Your goal
Within the entries below, please retype exactly the lines starting with the line that has "绝杀时刻!逆转奇迹诞生 绝命三分助力球队翻盘夺冠 绝杀时刻!逆转奇迹诞生" and going on through the line that has "Овсяная гранола Ассорти", but not the pictures.

Input records
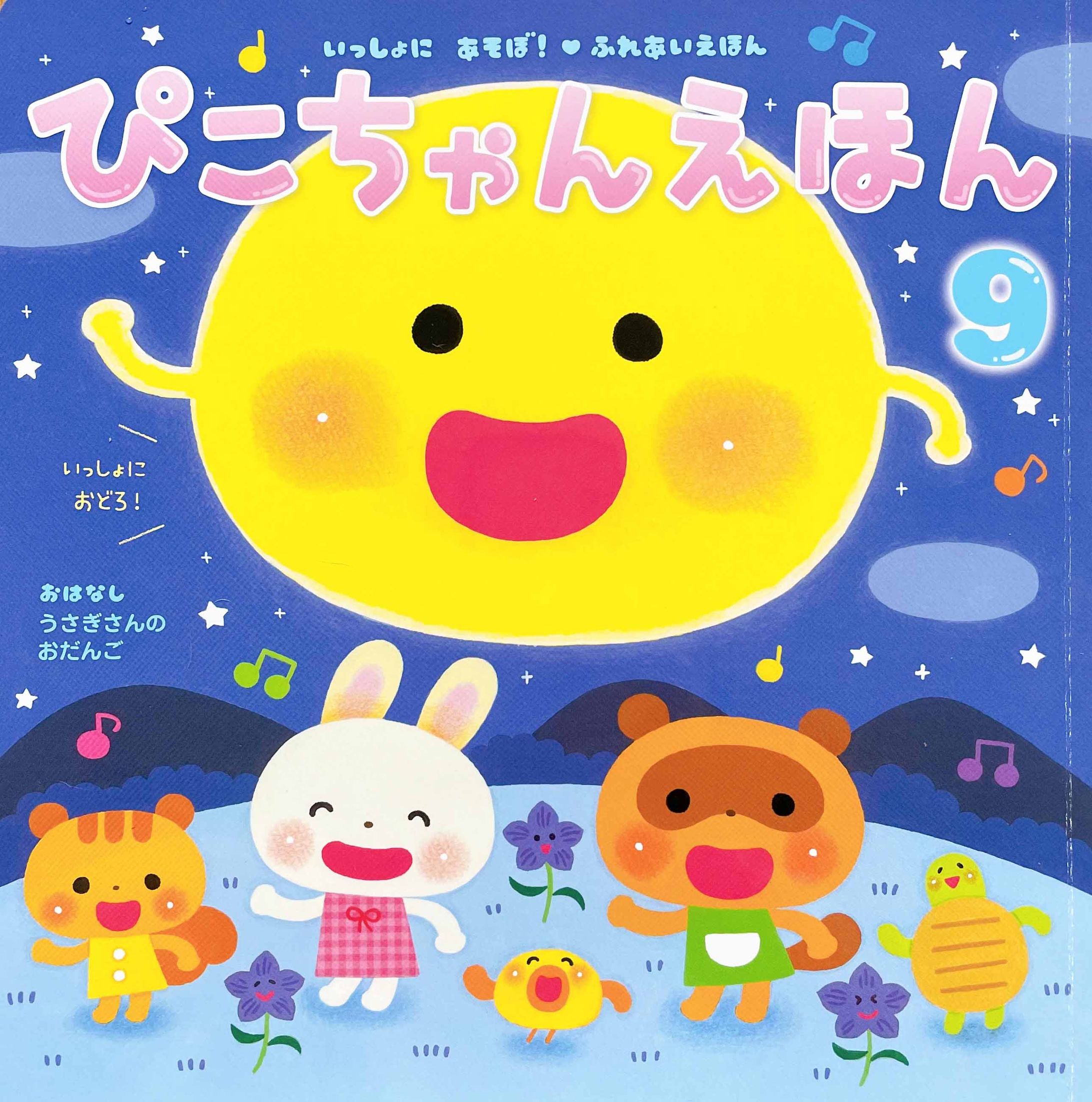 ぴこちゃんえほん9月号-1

---

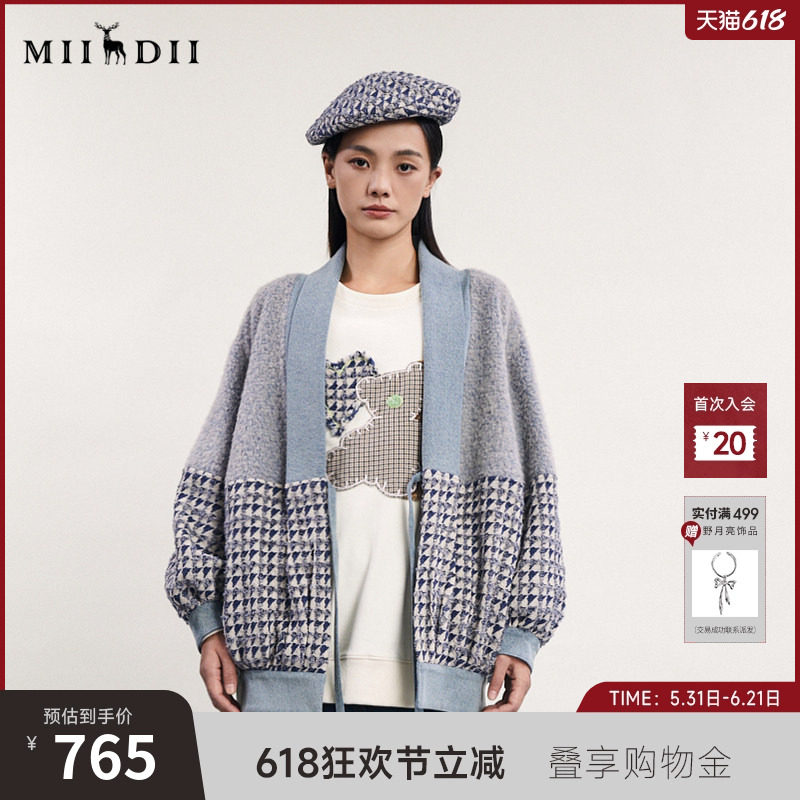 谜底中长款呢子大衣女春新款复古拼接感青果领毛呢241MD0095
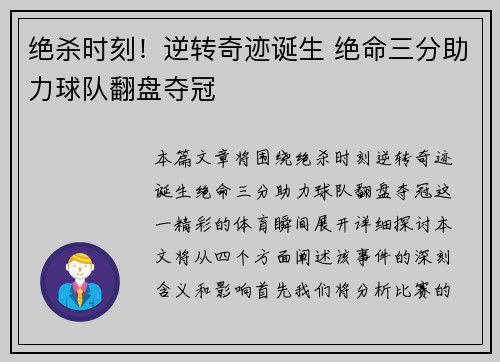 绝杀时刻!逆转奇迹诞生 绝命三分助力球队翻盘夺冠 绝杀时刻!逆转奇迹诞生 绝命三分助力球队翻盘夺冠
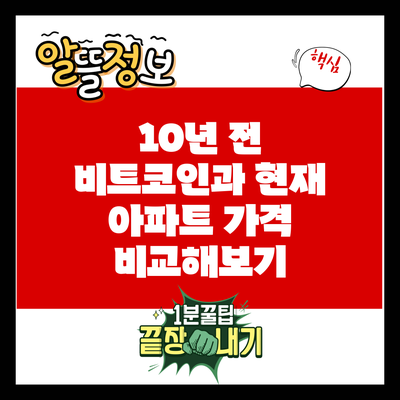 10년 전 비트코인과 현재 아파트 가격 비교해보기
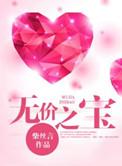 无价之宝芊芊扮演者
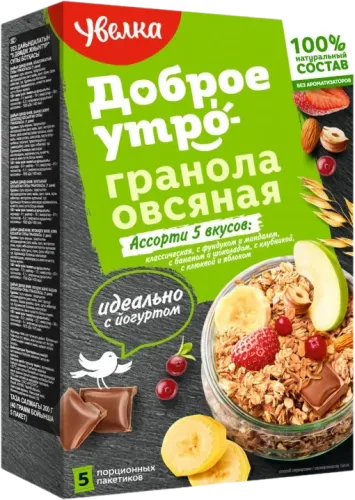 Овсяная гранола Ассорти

---

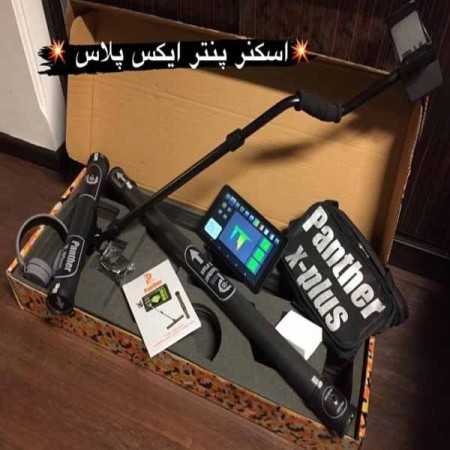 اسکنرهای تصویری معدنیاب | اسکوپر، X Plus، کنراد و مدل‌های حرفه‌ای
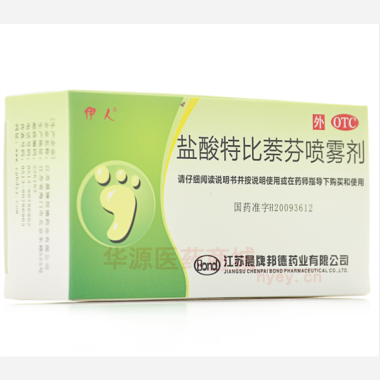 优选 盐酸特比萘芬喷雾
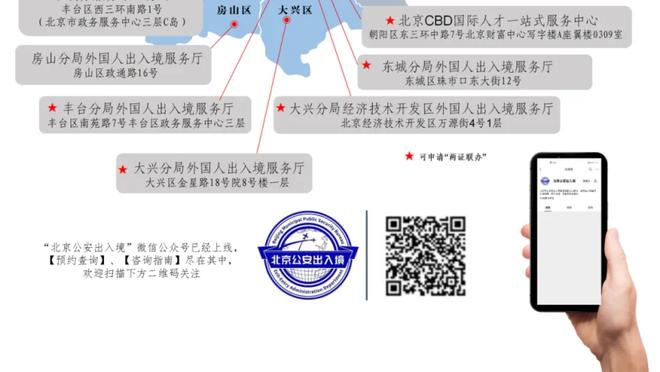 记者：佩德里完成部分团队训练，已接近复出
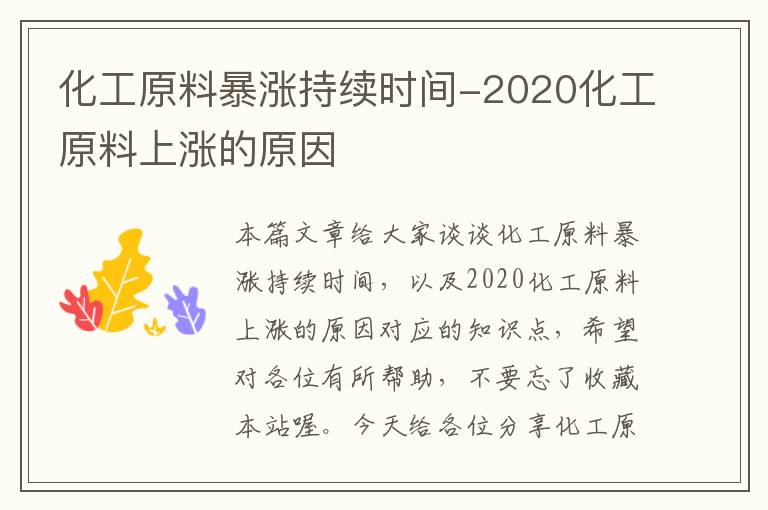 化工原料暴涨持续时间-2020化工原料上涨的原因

Result of the task
 绝杀时刻!逆转奇迹诞生 绝命三分助力球队翻盘夺冠 绝杀时刻!逆转奇迹诞生 绝命三分助力球队翻盘夺冠
 10년 전 비트코인과 현재 아파트 가격 비교해보기
 无价之宝芊芊扮演者
 Овсяная гранола Ассорти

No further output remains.